There is no evidence that serious, long-term complications occur in non-celiac gluten sensitivity (Catassi 2013).
The Effects of Gluten on the Brain and Nervous System
Among atypical or extraintestinal signs of celiac disease, brain and nervous system problems are prominent (Hu 2006; Bushara 2005; Cascella 2011; Jackson 2012; Briani 2008; Rodrigo 2011; Nikpour 2012).
One mechanism for gluten’s effects on the brain may involve autoimmune antibodies against a subtype of tissue transglutaminase called transglutaminase 6. This enzyme is structurally similar to transglutaminase types involved in intestinal and skin damage in celiac disease, but transglutaminase 6 is found primarily in the brain and nervous system. Antibodies against this enzyme have been identified in patients with gluten ataxia and schizophrenia. Importantly, they do not appear to be present in healthy individuals (Hadjivassiliou 2008; Cascella 2013). Whether antibodies to transglutaminase 6 are involved in other neurological and psychiatric conditions associated with celiac disease is not known, and will require further research. However, there is evidence that transglutaminase 6, and the transglutaminase enzyme family in general, may be important in the development of degenerative diseases of the brain (Thomas 2013; Jeitner 2009; De Vivo 2009; Martin 2011).
Multiple sclerosis is an inflammatory autoimmune disorder that damages the insulating covers of nerve cells in the brain and spinal cord (Compston 2002). Recently, the prevalence of celiac disease was reported to be 5–10 times higher in a study in patients with multiple sclerosis compared to the general population. All the patients in this study had an excellent response to the gluten-free diet in an average of three years, with regard to both digestive and neurological symptoms (Rodrigo 2011).

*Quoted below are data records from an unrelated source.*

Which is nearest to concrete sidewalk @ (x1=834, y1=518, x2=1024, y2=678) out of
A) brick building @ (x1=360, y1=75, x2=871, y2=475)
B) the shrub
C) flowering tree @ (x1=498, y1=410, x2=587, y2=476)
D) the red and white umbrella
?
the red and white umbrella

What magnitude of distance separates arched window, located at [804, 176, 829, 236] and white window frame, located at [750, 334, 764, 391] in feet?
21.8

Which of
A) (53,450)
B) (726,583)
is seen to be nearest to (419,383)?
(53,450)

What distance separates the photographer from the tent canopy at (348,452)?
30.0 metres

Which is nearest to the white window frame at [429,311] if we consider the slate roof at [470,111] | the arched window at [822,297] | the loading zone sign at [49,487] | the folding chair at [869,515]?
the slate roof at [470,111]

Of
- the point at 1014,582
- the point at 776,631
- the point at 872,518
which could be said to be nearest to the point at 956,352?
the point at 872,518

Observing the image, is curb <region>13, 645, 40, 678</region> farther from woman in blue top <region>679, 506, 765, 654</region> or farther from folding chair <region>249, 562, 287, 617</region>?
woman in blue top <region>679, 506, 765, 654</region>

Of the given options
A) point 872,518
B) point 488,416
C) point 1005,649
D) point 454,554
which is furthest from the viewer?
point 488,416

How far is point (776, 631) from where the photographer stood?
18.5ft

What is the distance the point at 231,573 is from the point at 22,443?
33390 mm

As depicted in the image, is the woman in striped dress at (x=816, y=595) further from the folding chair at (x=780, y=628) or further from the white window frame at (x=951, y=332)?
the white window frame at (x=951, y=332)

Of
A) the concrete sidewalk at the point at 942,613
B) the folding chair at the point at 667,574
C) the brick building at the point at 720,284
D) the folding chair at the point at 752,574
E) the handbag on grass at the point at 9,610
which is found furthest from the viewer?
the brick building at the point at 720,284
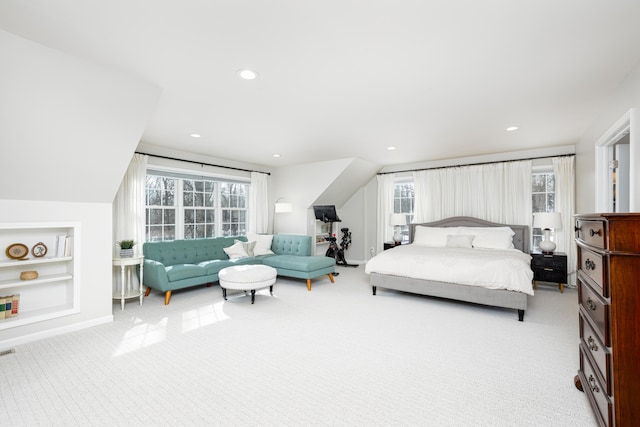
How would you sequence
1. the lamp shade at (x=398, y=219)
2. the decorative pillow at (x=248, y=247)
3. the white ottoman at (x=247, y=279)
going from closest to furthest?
1. the white ottoman at (x=247, y=279)
2. the decorative pillow at (x=248, y=247)
3. the lamp shade at (x=398, y=219)

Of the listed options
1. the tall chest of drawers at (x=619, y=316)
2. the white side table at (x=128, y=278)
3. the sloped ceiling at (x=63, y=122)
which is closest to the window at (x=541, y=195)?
the tall chest of drawers at (x=619, y=316)

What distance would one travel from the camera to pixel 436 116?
3689mm

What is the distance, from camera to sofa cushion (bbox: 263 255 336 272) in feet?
16.6

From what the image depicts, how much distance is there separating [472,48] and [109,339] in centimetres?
416

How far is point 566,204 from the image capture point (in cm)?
506

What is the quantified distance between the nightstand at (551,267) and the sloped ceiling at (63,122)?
231 inches

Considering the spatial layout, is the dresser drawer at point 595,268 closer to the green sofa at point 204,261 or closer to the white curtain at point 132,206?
the green sofa at point 204,261

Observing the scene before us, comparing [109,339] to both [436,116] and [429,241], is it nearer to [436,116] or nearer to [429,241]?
[436,116]

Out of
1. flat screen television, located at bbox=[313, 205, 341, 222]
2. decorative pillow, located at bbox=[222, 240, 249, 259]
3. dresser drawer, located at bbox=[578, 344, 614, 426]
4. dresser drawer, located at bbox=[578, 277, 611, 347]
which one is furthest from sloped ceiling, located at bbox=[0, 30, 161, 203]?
flat screen television, located at bbox=[313, 205, 341, 222]

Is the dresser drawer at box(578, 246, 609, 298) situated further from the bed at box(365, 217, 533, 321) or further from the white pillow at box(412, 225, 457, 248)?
the white pillow at box(412, 225, 457, 248)

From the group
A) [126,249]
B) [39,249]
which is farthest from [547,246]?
[39,249]

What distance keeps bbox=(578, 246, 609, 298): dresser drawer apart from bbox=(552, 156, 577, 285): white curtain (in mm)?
3782

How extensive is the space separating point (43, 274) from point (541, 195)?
7501 mm

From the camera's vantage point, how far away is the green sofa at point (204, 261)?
14.0ft
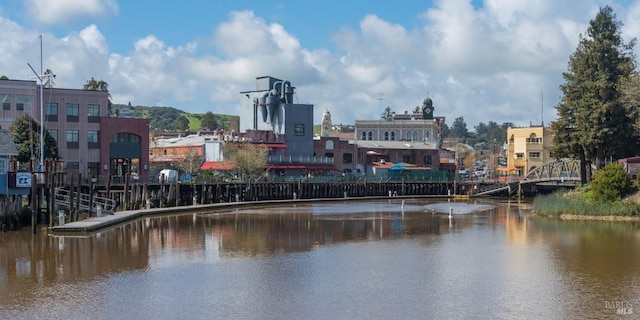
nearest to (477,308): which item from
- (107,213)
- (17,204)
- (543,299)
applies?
(543,299)

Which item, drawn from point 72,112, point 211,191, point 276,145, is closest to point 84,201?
point 211,191

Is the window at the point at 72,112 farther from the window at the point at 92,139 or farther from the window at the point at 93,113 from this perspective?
the window at the point at 92,139

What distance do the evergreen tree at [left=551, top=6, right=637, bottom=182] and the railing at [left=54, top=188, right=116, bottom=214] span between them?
39827mm

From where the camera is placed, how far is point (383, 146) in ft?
403

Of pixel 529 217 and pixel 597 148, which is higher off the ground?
pixel 597 148

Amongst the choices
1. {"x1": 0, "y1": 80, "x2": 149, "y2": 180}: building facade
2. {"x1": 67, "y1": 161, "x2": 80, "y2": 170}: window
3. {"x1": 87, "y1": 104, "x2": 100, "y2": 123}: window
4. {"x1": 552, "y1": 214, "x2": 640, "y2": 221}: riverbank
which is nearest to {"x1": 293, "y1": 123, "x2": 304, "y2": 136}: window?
{"x1": 0, "y1": 80, "x2": 149, "y2": 180}: building facade

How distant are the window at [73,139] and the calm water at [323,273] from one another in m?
29.5

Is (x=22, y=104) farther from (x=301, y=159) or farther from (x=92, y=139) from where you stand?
(x=301, y=159)

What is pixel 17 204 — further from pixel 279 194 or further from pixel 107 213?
pixel 279 194

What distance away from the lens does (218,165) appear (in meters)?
95.6

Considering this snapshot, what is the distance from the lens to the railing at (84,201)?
5066 cm

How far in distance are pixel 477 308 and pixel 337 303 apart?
14.0 ft

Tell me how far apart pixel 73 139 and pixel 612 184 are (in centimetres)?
5087

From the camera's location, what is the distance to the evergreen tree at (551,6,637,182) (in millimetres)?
62938
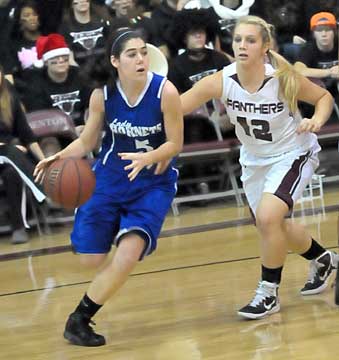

A 2014 case report showed celiac disease can mimic multiple sclerosis. A 43-year-old male patient with a history of diarrhea and colic since youth and neurological symptoms since age 18 was diagnosed with multiple sclerosis at age 34. Seven years later, though his blood tests did not show any of the typical celiac-related antibodies, he was diagnosed with celiac disease based on neurologic signs and symptoms, positive tests for HLA DQ2 and DQ8, and improvement in both digestive and neurological symptoms on a gluten-free diet (Finsterer 2014).